贾赦穿越之后研究过这个时空的历史, 大约是在元朝末年,这里和现实世界出现了分野。甚至当如黄河泛滥, 韩山童抗元,历史轨迹和现实都是一样的。只是后来在乱战之后, 得国的不姓朱, 而姓司徒。
自然, 现在还没发展到满清入关的进程, 但是清兴于关外而夺得天下,本身就说明即便是东北尚未发展成粮仓之前,这块地的承载能力,也足以孕育一支逐鹿天下的强大力量。何况谁知道司徒砾去了东北,会不会提前开发东北呢?
这倒不是说贾赦就觉得叶贵妃一定是穿越者了,但是叶贵妃既然有了野心,让司徒砾就藩的时候带着各色种子前往东北试种,总该是能想到的。人家文成公主都知道带种子上高原,叶贵妃能想到这一点也在情理之中。
而若司徒砾带去东北的种子恰巧有水稻,北疆那块地粮食必定大量增产,能够承载的人口便能翻番。所以,司徒砾必须趁早解决。
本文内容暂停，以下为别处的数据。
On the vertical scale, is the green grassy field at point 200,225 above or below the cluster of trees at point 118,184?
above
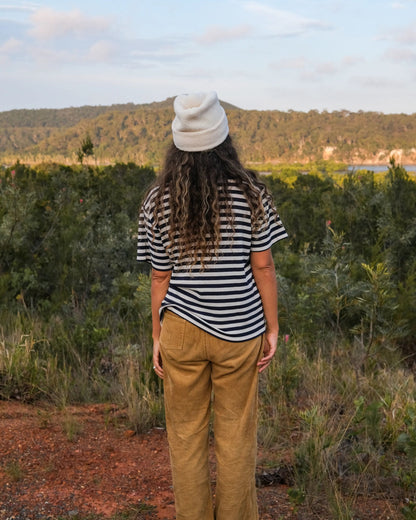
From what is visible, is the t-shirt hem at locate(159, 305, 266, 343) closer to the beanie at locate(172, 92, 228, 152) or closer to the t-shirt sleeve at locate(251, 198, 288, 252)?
the t-shirt sleeve at locate(251, 198, 288, 252)

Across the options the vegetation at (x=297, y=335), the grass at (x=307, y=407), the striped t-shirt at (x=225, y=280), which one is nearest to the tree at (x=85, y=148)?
the vegetation at (x=297, y=335)

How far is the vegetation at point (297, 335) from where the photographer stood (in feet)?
11.6

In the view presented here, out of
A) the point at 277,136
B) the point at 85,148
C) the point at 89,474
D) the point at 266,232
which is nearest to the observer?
the point at 266,232

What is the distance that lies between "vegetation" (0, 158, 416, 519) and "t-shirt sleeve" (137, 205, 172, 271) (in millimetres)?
1421

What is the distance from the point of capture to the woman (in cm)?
235

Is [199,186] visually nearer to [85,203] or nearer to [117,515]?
[117,515]

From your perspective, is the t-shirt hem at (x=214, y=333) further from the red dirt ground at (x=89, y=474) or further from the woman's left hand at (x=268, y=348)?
the red dirt ground at (x=89, y=474)

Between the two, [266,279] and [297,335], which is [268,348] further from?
[297,335]

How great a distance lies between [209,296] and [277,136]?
7388 centimetres

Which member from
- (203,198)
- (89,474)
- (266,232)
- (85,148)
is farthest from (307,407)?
(85,148)

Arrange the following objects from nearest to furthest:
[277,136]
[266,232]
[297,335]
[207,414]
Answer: [266,232] → [207,414] → [297,335] → [277,136]

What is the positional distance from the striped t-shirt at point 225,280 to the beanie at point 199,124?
0.20 meters

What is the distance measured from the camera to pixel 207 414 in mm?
2615

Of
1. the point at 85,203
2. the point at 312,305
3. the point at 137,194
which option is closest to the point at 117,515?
the point at 312,305
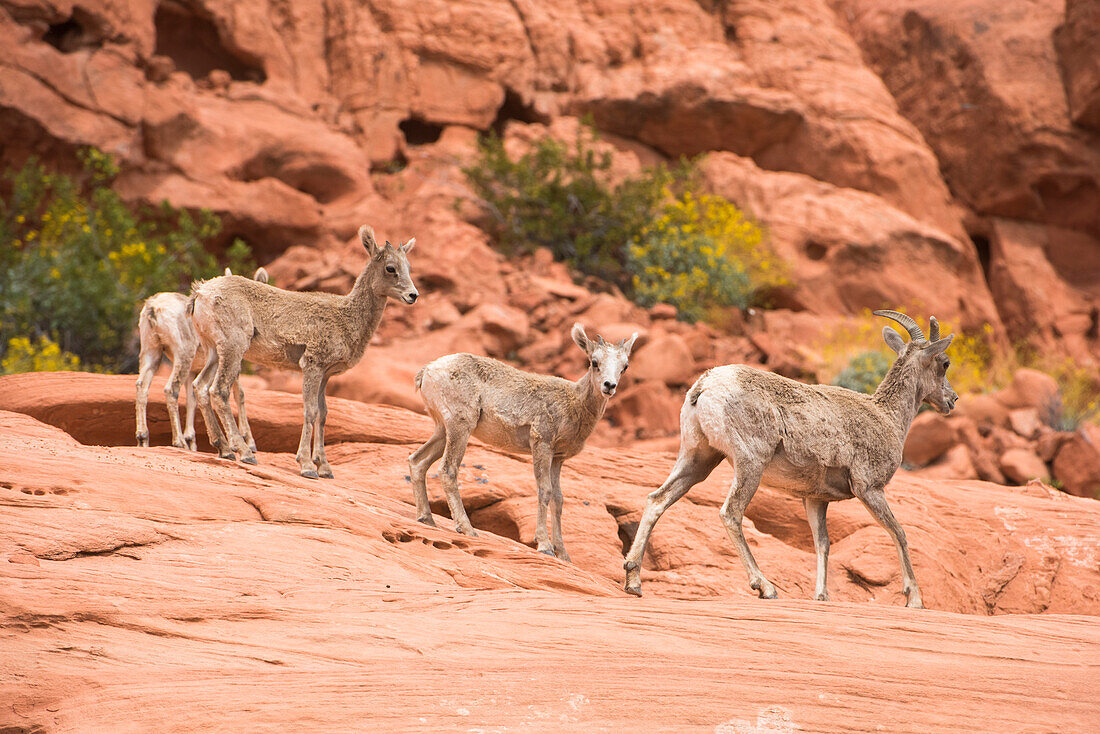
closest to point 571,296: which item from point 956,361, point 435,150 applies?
point 435,150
“圣旨已下,此事已经不可更改,且等着看吧。便是咱们不动手,司徒砾也没那么好成行。要知道,司徒礡可不是什么心慈手软的人。这一回司徒砾或许可以平安到北疆,九皇子和十皇子却未必能够平安到封地。”贾赦道。
不同的人有不同的性格,在面对同一个局面的时候,会采取不同的策略。因而所谓算无遗策,除了具备强大的推理能力外,也需要揣度人心的能力。而司徒礡是个什么人?是当年为了不让钦天监的季繁出头,不惜黄河决堤的人。杀两个兄弟而已,人家真下得去手。
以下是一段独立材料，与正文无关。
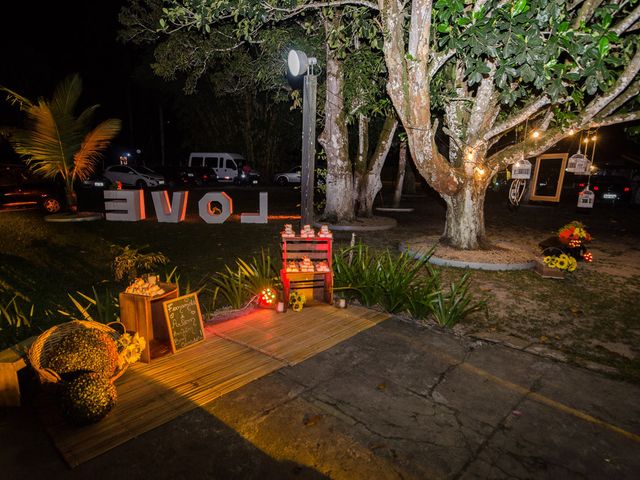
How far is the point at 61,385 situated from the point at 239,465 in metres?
1.51

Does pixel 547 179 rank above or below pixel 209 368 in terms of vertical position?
above

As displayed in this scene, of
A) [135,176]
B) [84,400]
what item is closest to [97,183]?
[135,176]

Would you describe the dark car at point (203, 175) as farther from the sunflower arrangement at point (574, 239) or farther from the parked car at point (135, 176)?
the sunflower arrangement at point (574, 239)

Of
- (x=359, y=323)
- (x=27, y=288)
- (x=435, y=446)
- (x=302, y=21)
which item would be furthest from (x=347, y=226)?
(x=435, y=446)

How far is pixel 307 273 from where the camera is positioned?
5273 millimetres

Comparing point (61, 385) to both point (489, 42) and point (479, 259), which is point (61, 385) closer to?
point (489, 42)

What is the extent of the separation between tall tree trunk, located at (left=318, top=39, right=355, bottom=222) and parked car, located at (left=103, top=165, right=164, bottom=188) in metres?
17.1

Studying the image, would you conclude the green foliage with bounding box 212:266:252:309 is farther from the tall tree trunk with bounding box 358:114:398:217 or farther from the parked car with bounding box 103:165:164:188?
the parked car with bounding box 103:165:164:188

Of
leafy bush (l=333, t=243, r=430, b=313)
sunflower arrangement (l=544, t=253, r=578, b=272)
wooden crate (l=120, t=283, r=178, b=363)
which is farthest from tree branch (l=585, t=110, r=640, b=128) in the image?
wooden crate (l=120, t=283, r=178, b=363)

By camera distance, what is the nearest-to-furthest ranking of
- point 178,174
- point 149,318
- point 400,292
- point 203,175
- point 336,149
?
point 149,318
point 400,292
point 336,149
point 178,174
point 203,175

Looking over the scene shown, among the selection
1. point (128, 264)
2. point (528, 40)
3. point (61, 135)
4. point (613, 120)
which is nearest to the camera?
point (528, 40)

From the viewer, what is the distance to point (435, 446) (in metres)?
2.81

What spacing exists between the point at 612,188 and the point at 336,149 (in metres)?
16.7

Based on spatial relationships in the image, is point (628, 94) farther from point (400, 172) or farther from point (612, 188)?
point (612, 188)
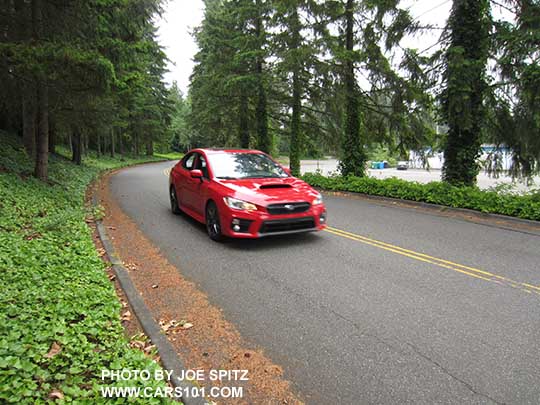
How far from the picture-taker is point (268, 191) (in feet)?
20.3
沉稳如林如海、贾敬,都被贾赦这话吓得大惊失色。但是略一细想,人家贾赦还真有理有据。
“赦兄弟既是料到了,何不提醒九皇子、十皇子一二?”贾敬道。
贾赦道:“提醒倒是不难,难的是一来,人家若是相信东宫,便不会奏请就藩;二来,这个时机也不好把握。若是提醒早了,人家戒备了一段时间没事,就容易放松警惕;提醒晚了,跟不提醒一般无二。除非咱们能知道司徒礡什么时候动手。”